*WHAT THE EXERCISE ASKS:* Reproduce the lines of the material below verbatim, starting at the line that contains "this 640×411 image." and ending at the line that contains "cracked pavement [1, 143, 640, 410]", with both of those lines included.

————

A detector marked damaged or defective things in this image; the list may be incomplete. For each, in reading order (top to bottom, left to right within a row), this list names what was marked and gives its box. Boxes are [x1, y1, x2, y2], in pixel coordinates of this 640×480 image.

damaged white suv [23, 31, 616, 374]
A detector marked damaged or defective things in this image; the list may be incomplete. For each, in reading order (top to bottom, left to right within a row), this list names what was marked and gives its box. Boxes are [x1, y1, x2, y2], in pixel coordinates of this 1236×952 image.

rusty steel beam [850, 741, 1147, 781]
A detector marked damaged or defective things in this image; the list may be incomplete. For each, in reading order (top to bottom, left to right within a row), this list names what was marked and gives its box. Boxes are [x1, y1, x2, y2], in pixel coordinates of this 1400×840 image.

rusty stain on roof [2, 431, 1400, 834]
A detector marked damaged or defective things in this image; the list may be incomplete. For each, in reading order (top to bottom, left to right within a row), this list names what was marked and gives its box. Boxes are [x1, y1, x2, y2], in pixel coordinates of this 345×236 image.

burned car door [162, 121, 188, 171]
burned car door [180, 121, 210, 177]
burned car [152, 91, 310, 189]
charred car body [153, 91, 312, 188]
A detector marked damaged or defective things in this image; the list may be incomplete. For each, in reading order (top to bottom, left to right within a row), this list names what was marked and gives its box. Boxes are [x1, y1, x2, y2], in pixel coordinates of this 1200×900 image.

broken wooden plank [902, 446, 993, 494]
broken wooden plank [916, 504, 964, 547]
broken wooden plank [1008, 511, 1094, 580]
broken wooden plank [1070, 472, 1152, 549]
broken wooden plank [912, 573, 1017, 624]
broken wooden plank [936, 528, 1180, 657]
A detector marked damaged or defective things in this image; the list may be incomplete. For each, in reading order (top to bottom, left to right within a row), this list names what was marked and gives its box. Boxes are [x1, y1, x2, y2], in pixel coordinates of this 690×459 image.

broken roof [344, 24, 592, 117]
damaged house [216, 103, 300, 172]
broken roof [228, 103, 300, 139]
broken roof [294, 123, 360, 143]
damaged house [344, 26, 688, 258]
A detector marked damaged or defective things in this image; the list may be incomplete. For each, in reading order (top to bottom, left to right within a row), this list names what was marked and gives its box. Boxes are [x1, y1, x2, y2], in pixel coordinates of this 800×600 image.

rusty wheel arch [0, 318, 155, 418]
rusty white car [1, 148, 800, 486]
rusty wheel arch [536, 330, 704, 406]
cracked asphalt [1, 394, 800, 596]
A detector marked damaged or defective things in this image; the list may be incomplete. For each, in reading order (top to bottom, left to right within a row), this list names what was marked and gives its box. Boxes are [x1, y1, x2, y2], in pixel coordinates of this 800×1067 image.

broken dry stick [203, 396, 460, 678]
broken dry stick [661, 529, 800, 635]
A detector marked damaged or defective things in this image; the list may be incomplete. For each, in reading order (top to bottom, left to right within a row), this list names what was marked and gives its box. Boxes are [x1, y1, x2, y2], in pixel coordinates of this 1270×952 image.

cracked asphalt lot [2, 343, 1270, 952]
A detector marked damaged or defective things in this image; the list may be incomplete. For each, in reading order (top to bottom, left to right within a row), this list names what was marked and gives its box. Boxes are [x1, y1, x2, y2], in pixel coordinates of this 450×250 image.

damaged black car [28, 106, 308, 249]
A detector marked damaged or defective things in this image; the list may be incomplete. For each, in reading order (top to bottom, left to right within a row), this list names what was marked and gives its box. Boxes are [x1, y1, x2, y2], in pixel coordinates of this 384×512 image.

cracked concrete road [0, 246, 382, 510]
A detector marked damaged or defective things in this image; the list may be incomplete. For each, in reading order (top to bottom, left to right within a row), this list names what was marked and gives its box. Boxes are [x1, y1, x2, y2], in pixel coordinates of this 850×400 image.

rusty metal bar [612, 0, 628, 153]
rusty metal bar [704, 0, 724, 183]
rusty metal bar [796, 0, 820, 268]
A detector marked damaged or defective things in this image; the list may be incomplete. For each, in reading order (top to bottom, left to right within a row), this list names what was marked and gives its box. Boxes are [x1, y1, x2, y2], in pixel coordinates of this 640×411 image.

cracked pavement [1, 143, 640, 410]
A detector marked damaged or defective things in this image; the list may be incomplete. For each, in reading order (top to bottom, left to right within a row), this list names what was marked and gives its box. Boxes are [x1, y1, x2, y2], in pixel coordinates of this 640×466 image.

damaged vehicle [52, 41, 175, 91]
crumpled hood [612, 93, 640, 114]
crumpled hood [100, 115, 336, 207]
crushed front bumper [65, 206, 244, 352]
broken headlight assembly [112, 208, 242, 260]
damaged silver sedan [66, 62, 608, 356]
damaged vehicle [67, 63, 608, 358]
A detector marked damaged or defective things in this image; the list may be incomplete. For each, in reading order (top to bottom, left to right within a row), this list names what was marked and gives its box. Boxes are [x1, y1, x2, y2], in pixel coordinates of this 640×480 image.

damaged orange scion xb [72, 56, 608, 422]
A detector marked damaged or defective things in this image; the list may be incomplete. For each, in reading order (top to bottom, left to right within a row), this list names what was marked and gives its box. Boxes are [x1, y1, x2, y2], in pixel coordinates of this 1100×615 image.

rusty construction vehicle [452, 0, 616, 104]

————

*THE ANSWER:*
A detector marked damaged or defective things in this image; the list may be incomplete. For each, in reading order (top to bottom, left to right within a row), this list names what was marked and gives its box. Boxes are [x1, y1, x2, y2], in pixel coordinates of this 640×411 image.

cracked pavement [1, 143, 640, 410]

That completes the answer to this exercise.